Amazon Best Seller? Yes, No, Maybe!

J Logo smThere seems to be quite a bit of confusion and misinformation floating around in Cyberspace about what constitutes a Amazon Best Seller. I made the list, for a few weeks in August and September of 2013, but my #46 was in just one section of the entire market–not the overall list. I managed to capture a screen shot of my debut novel on the Time Travel Romance list. Yea, me! As proud as I am about reaching that marker, the purpose of this post isn’t about me or my book’s ranking. It’s about not diluting the pool of authenticity on these lists.

Think of it like this. In 2010, an earlier version of my book made the finals in a very prestigious contest, but it didn’t win first place. The acquiring editor ranked it in first place, but another industry professional ranked it lower. I suppose I could tweak my promotion efforts and say that I’m an ‘Award Winning Author’ because of the editor’s ranking, but that wouldn’t be the full truth. And, to say that my book won, when it actually didn’t, would take away from the book that did take home first place. Authors that claim they’re Amazon Best Seller’s, when they’re not, works the same way. What are the specifics of making that list?

It’s quite simple, really. If your number is 100 or less in any one category, you’re an Amazon Best Seller in THAT CATEGORY, only. If your number is 100 or less in OVERALL BOOKS, then you’re an Amazon Best Seller, period. And, to be sure, books that are downloaded at FREE do not count as SOLD books–even though the ranking looks good–they are not included as a best-SELLER. Get it?

Anyone can check the status of a book on Amazon. They tell you how it’s selling if you scroll down the page. Look for the current rank. If it’s on a specific genre’s Best Seller’s List, you’ll see something like this:

Amazon Best Sellers Rank: #4,688 Paid in Kindle Store (See Top 100 Paid in Kindle Store)

So, this particular book ranks as an Amazon Best Seller in Regency for both Books and Kindle eBooks, but it’s not an Amazon Best Seller because the overall rank at #4,688 which is greater than 100. Next, we have an example of a true Amazon Best Seller. Notice that the OVERALL and PAID ranking is #5 and Amazon tells you that, right up front. This particular book is also ranked #1 in three categories. This author has true bragging rights, and I’m sure we all strive for such grand stats.

Amazon Best Sellers Rank: #5 Paid in Kindle Store (See Top 100 Paid in Kindle Store)

As proud as I am of my debut novel, THE 25th HOUR, I cannot claim it’s an Overall Best Seller. But, I’m thrilled to have made the list in my genre. Here’s a link to the screen shot of my #46 (folks, that’s less than 100 by 54 points. WooHoo!) and I’d love to make that with all my books.

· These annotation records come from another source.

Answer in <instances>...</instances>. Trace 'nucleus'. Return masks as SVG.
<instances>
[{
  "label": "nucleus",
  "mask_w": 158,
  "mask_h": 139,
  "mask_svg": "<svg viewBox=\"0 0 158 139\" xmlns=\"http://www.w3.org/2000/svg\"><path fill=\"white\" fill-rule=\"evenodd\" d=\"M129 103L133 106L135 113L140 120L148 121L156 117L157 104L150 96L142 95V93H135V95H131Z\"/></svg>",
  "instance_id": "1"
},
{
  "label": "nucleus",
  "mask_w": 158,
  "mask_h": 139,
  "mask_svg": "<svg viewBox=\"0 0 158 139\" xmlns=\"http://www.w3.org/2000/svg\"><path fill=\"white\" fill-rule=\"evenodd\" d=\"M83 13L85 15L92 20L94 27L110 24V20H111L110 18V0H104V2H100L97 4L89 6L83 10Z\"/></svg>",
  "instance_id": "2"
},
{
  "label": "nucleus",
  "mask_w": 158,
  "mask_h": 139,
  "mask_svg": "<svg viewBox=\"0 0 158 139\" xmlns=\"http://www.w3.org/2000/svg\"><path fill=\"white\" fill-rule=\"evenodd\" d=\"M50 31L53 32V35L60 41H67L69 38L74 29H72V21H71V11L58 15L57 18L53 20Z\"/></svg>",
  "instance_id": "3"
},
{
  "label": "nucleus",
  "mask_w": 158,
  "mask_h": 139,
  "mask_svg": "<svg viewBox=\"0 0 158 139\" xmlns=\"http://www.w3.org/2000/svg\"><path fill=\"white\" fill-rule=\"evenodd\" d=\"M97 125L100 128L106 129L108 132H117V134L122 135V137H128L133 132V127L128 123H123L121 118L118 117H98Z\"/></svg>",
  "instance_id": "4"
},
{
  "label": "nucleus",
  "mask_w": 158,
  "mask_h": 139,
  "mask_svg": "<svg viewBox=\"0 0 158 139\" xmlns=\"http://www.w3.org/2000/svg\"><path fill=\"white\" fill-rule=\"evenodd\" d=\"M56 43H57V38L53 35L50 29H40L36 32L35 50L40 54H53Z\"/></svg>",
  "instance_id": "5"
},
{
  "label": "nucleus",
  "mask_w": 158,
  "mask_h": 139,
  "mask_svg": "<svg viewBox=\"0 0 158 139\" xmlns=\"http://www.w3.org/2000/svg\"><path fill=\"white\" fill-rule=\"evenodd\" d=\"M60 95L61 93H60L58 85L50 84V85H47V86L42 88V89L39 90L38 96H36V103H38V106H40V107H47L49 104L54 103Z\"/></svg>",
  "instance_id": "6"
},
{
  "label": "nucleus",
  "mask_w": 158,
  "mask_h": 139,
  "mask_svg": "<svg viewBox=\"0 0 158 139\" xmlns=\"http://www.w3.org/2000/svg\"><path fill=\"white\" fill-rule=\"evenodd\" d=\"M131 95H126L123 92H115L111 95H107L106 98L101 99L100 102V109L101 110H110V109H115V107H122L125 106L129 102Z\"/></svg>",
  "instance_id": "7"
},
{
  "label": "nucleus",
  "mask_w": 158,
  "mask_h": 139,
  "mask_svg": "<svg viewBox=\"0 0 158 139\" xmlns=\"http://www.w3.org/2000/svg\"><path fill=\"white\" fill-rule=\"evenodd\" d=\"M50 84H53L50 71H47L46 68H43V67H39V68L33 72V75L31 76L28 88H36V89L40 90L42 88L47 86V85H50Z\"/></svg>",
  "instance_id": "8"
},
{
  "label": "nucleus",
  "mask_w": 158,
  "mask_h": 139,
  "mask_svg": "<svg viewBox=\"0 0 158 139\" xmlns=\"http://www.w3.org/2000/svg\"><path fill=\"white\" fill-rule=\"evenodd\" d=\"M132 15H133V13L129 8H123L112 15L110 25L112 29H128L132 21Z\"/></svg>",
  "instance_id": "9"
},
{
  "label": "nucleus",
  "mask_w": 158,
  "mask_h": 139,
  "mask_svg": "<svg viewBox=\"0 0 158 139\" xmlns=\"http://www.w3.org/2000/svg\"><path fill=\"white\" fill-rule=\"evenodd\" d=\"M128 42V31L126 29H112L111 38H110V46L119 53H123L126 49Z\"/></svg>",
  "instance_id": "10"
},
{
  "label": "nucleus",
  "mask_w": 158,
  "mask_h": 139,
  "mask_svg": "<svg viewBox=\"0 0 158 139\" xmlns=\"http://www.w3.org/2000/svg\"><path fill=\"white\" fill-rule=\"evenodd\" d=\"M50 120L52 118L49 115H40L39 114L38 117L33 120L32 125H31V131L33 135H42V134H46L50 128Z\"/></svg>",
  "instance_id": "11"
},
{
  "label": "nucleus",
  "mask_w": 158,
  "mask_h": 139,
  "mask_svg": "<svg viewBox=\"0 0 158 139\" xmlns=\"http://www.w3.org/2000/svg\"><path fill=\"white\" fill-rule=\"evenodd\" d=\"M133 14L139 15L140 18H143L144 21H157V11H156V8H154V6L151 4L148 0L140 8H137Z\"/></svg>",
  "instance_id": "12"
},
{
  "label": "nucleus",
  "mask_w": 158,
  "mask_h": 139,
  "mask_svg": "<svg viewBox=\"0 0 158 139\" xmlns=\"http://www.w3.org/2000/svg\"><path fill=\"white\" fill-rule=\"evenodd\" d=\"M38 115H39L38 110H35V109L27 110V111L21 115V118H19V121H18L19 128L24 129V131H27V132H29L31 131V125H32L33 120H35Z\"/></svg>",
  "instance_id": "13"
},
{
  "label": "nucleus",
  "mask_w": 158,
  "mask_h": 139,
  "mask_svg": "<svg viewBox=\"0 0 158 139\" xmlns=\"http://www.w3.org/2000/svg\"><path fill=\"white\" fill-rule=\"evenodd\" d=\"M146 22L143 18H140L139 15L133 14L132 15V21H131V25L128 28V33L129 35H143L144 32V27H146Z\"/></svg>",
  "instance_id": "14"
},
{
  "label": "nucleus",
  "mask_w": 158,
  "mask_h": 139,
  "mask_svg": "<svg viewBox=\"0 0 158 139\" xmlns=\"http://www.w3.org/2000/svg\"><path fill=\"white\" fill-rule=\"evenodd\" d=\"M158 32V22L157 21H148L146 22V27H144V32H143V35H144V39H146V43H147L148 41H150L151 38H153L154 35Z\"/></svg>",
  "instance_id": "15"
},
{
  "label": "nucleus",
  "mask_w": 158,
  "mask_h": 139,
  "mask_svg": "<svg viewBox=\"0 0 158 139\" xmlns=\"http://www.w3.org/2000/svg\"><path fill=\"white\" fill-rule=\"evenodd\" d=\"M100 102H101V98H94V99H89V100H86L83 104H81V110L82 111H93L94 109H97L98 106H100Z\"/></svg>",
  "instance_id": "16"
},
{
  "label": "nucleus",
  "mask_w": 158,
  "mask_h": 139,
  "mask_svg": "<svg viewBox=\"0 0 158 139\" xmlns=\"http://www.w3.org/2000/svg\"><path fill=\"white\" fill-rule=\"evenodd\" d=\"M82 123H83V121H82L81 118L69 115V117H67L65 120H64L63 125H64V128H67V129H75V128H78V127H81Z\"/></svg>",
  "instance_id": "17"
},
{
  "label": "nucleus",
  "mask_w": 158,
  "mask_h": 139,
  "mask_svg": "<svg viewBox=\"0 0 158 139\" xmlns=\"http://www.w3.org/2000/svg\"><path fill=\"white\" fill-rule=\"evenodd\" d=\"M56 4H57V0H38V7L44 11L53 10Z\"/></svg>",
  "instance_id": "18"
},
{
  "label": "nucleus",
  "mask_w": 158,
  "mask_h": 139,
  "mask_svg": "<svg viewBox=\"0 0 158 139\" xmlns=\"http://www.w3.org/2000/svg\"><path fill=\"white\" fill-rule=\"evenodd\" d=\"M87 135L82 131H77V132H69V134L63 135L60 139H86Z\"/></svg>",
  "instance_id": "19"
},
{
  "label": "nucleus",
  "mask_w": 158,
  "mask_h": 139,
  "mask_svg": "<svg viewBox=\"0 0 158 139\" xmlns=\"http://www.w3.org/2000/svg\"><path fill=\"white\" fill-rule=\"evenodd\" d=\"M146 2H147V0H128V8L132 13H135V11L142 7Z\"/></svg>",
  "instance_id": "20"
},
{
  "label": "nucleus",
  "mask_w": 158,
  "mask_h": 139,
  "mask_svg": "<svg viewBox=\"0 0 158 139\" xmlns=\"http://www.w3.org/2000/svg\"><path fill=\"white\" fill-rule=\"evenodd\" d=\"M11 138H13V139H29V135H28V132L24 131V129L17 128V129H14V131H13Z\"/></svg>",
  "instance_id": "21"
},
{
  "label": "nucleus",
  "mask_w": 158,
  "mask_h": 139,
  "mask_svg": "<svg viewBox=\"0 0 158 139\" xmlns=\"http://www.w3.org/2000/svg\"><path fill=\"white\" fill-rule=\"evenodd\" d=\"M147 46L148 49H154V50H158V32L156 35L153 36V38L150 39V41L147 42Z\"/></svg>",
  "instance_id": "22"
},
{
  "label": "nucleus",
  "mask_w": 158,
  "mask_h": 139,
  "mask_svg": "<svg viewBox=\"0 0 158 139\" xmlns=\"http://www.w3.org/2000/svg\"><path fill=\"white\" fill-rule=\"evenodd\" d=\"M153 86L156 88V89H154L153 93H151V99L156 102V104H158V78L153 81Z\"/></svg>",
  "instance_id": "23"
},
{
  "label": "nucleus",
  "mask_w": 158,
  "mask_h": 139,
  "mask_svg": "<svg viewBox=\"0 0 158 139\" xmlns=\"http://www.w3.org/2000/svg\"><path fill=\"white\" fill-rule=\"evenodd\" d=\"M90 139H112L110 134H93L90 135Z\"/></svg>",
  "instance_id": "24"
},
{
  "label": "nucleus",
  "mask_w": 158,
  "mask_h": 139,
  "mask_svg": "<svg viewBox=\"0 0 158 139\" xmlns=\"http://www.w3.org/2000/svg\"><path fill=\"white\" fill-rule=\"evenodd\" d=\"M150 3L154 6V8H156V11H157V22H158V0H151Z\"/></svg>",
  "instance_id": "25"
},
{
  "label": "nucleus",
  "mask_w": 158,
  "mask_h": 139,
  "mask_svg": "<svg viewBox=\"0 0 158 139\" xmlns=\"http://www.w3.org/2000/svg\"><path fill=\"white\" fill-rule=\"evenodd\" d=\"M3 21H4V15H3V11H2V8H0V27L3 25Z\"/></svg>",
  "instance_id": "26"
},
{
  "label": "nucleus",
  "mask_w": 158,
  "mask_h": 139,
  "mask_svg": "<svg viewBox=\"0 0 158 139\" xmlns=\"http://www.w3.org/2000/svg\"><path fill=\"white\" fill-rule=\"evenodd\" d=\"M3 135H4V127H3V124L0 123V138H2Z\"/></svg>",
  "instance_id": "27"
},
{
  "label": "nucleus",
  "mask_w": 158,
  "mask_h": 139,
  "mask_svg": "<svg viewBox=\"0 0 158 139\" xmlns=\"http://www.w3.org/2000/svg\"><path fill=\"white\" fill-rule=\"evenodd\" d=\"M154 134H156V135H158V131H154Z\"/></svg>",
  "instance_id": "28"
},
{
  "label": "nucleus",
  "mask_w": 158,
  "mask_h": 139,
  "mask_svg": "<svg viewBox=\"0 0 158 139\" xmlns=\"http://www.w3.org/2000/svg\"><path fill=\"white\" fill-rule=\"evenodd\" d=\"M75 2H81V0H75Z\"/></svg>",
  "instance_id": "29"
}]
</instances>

#46 Amazon Best Sellers in Time Travel Romance 08-28-13

Thanks for your support!

Jaye

11 thoughts on “Amazon Best Seller? Yes, No, Maybe!

    • My hat’s off to you, Selena! You’re the one who initiated this conversation and I’m glad to help spread the word. It’s all about maintaining that fragile thing called Reader’s Trust. Thank you!

  1. Thanks for clarifying this issue, Jaye. It’s a real one; many people treat the labels of ‘award winning’ and ‘best selling’ in different ways. Congratulations to you for achieving the paid rankings that you have. That’s absolutely not easy to do! Now if there was just a Best Give-Away ranking, my book might qualify for its free downloads LOL.

  2. DIVA’s been hanging out on the Kindle eBooks > Literature & Fiction > Genre Fiction > Sports and Books > Literature & Fiction > Genre Fiction > Sports Top 100 lists for months now, and I don’t think of myself a “bestselling author” yet.

    • Hi fabulously published author, Arlene! I saw your post so popped over to see what your numbers were…and OMG! I HADN’T YET BOUGHT YOUR BOOK. Fixed that, pronto! So sorry, but I’m blaming the stress of the PDJ and the overwhelming task of getting myself retired. LOVE your numbers, girl. You’re rocking the zones!

      • Thanks, Jaye! I’ve been pretty pleased. Of course, I’d love to see my book climb higher. (The highest I’ve noticed is 8,600-something. Cracking the top 1K is a dream …)

  3. Does it matter if it’s just a bestseller in Kindle format? Would it be proper to say “Amazon bestseller” if it’s just on Kindle?
    What do you think? I don’t like “award inflation” either!

    • Alix, the ranking is what drives the status. As long as the distinction is made on where the ranking happens, then in my book, it’s a valid award. Thanks for the comment!